Una limpiadora vierte excrementos sobre su jefe por despedirla tras la boda de su hija

Parece sacado de una escena de la película Criadas y señoras, donde una sirvienta negra se venga de su altiva ama sureña al darle a probar un pastel de chocolate aderezado con un ingrediente especial. En este caso no sale de la imaginación de una novelista sino de la vida real. Ocurrió en Vigo. Una limpiadora de piscinas se quiso vengar de la misma manera de su jefe por despedirla fulminantemente al volver de la boda de su hija. La mujer, presa de la ira, entró en el despacho, vació una bolsa con excrementos en un bidón lleno de agua y vertió las aguas fecales encima del jefe, que quedó empapado de arriba abajo. La denunció por daños porque también la acusan de destrozar varios ordenadores de la oficina.

La mujer, que prefirió guardar el anonimato, compareció ayer en el juzgado de instrucción número 1 de Vigo para conocer los pormenores de la denuncia. Fuentes del tribunal indicaron que no se trataba propiamente de unas declaraciones.

La implicada es una viuda de 58 años que trabajó como camarera o limpiadora desde hace 38 años. Fuera de los juzgados, admitió los hechos pero lo justificó porque actuó presa de su furia por la «injusticia» que había sufrido por parte de una empresa a la que había dedicado nueve años. Su puesto era el de «comodín», pues tenía que ir a diversas piscinas en distintos horarios a sustituir a sus compañeras cuando era necesario. «Nunca cogí una baja, siempre dije sí a todo lo que me encargaron, iba a cualquier hora y nunca protesté. Y al volver me encontré con los papeles sobre la mesa para echarme porque, según el jefe, no pedí permiso para irme», señaló la denunciada.

El incidente fue a finales de abril. La empleada asegura que pidió permiso a un superior para tomarse unos días libres para asistir a la boda de su hija. Al regresar de la libranza, se encontró con que había sido despedida y «mi puesto estaba ocupado ahora por otras dos mujeres». Según su versión, el jefe le explicó que había prescindido de sus servicios porque se había ausentado de la empresa varios días sin pedir permiso, lo que ella niega. «¿Cómo voy a marcharme sin permiso del trabajo? ¿Quién hace mi trabajo si me voy sin avisar», replica la empleada despedida.

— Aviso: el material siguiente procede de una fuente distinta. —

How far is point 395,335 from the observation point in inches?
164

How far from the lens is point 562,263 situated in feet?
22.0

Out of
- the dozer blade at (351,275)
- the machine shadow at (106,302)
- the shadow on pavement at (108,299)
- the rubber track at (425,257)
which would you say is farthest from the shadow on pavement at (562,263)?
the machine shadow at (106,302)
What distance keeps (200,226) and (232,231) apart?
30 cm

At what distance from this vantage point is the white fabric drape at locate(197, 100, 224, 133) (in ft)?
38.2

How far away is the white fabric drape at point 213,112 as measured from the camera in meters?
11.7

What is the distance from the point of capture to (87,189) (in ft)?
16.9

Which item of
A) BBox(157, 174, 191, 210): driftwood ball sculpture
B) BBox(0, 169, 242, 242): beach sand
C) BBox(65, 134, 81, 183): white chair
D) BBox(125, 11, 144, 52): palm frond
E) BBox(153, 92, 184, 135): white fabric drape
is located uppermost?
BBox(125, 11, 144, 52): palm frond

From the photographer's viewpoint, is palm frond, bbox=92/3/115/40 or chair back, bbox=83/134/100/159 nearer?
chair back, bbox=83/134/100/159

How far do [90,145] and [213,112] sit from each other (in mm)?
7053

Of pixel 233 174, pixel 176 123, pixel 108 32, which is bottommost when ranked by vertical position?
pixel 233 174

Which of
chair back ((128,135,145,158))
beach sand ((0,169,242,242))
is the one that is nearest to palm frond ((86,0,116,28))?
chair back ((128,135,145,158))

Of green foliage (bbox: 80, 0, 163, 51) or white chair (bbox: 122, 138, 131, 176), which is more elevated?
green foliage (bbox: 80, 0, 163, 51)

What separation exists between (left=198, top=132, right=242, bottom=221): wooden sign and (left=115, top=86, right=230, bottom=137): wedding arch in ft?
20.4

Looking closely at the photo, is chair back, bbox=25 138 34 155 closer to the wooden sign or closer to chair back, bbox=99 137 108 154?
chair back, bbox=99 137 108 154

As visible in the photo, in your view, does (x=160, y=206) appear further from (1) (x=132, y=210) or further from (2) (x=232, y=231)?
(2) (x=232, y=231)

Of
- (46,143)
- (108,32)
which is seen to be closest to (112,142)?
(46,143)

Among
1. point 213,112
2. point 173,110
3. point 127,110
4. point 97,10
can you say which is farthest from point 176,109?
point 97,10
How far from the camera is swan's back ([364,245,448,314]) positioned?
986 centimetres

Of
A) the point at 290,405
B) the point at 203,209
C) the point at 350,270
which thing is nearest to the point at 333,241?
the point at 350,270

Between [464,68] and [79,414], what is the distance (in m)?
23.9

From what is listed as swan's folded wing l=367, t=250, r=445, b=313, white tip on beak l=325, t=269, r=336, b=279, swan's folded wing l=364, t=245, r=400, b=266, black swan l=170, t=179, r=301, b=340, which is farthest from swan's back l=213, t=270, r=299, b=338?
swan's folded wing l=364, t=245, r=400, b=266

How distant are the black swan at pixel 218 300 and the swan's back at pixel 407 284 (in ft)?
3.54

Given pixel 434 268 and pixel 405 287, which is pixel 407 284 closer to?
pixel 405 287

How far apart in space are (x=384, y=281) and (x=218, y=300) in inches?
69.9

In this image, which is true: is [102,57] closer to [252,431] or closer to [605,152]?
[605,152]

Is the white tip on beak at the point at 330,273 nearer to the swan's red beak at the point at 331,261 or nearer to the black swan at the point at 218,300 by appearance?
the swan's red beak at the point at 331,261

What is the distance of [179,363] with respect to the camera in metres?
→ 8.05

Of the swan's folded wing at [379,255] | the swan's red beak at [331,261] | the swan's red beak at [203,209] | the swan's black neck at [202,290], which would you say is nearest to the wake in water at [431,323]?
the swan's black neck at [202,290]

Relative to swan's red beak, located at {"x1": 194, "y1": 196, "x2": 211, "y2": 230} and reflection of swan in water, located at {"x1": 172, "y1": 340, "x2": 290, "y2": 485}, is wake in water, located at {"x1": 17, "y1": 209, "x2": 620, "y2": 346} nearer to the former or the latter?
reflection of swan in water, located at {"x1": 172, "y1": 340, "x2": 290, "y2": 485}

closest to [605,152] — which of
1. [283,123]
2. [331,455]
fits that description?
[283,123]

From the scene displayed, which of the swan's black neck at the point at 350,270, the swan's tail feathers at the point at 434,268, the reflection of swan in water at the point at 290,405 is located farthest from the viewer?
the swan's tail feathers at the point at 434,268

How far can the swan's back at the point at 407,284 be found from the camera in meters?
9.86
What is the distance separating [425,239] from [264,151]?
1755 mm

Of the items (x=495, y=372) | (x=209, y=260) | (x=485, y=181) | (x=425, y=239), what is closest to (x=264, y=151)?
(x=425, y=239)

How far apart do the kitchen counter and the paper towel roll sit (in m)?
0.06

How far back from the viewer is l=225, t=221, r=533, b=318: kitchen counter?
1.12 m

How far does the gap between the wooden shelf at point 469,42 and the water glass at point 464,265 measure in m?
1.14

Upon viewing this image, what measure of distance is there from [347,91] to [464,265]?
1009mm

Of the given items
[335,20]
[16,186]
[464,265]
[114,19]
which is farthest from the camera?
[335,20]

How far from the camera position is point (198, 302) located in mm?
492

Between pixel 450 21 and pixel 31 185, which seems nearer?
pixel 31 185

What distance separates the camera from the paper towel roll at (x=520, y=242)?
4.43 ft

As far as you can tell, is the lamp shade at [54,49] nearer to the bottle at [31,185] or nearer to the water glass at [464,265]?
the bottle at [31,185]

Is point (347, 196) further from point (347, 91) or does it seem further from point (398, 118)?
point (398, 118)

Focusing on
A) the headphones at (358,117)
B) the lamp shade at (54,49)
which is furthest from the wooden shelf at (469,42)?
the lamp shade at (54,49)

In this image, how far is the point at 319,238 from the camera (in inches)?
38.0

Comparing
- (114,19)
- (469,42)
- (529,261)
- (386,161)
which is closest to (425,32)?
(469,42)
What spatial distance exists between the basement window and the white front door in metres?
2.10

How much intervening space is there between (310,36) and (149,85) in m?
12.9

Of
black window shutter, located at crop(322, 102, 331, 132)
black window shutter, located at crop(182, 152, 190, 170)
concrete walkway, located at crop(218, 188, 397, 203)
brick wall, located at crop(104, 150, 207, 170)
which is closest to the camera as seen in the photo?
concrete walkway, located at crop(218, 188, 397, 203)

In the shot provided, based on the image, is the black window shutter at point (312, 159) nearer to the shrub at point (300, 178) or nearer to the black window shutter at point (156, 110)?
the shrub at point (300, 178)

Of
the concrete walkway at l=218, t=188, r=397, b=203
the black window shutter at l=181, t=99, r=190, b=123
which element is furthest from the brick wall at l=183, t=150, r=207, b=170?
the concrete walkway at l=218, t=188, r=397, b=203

Esta añade que le explicó al jefe su grave situación económica pues no tiene pensión de viudez y solo vive de su trabajo. «Sin trabajo, no tengo dinero», explicó. «El jefe no me dio opción a nada, no me ofreció otro puesto pese a que llevaba nueve años trabajando sin faltar nunca ni coger una baja. No se puede machacar así al obrero. Y entonces me acusaron de algo falso, de irme sin permiso. Lo veo injusto. Por eso, fui allí y esparcí sobre el jefe excrementos del perro [y de ella misma]. No debí hacerlo pero fue cosa del momento», señaló ayer.

La mujer dice que no pidió disculpas ni habló más con su jefe «porque no sé cómo reaccionará». Añade que los conflictos vienen de atrás. «A mis años ya no hago nada, cobraré el paro y hasta luego», dice.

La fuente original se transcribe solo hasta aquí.